◆ TASK SET:
1. Answer these about the sociotechnical systems interview:
(a) Which law ties organizational structure to software architecture?
(b) Who are named as the authors of Team Topologies?
(c) What do some companies do that "never really works out too well"?
2. Retype the sociotechnical systems interview word for word, everything from "[00:33:54] Sociotechnical Systems" down to "of this view?".

David Anderson: And they might be busy. They might have a lot of delivery ahead of them, which is also okay, and the improvements can drop a bit, but that’s all part of the balance and flow in the team.

[00:33:54] Sociotechnical Systems View

Henry Suryawirawan: The second aspect is actually you mentioned the system is the asset, and you bring up the point about sociotechnical systems view. So tell us what is this system about and what is the sociotechnical aspect of this view?

David Anderson: Yeah. There’s an interesting phrase around sociotechnical, which is a very old phrase. I think it’s still evolving. You can’t think of the system as just a software system, cause there’s also what are the teams that are connected to those components. Massive link here with domain-driven design and, like, what is the organizational structure? Or you can think of Conway’s Law, where your organizational structure is related to your software architecture. There’s a piece here about what is that entire system looks like? Teams and software and that is the asset. That’s the thing you have to design. You see some companies moving people and teams around kind of willynilly, trying to fix the code, and that never really works out too well. So there’s definitely a piece here around thinking holistically around the teams, the organization and the software which it combines to solve that business problem.

It’s a massive note here to Team Topologies, the work from Matthew Skelton and Manuel Pais, which is also a book released on IT Revolution. They talked about four different team types: stream-aligned, complex, platform, enabling teams. So there’s a big piece here around ensuring teams are set up for success of the right goals and are working on the right parts of the system. So I think that’s certainly a combination between kind of engineering management and kind of architectural technical management to ensure that there is a more holistic system at work here, which I think is very interesting. And once you create that environment where teams have a clear goal, then you’re setting them for success. You’re not giving them like 10 goals that they’re just completely overwhelmed.

Henry Suryawirawan: So, thanks for explaining that. Because I think you also mentioned in the book that we need to build or enable empowered engineers within the teams. Being able to analyze not just from the technology point of view or people’s point of view, but the interactions between the technology and the people. And, hence, this term sociotechnical, right? It’s not just about the people, it’s not just about the technology, but the interaction between people and technology. That’s why you bring up things like Conway’s Law, Team Topologies. All this goes into this research area. How do we actually optimize the sociotechnical aspects of any organization? So thanks for sharing that.

◆ DATA SEGMENT:
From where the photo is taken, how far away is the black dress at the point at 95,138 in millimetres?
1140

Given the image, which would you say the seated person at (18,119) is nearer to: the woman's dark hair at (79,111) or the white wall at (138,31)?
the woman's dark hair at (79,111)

◆ ANSWERS TO THE TASKS:
1.
(a) Conway's Law.
(b) Matthew Skelton and Manuel Pais.
(c) They move people and teams around willynilly to try to fix the code.

2.
[00:33:54] Sociotechnical Systems View

Henry Suryawirawan: The second aspect is actually you mentioned the system is the asset, and you bring up the point about sociotechnical systems view. So tell us what is this system about and what is the sociotechnical aspect of this view?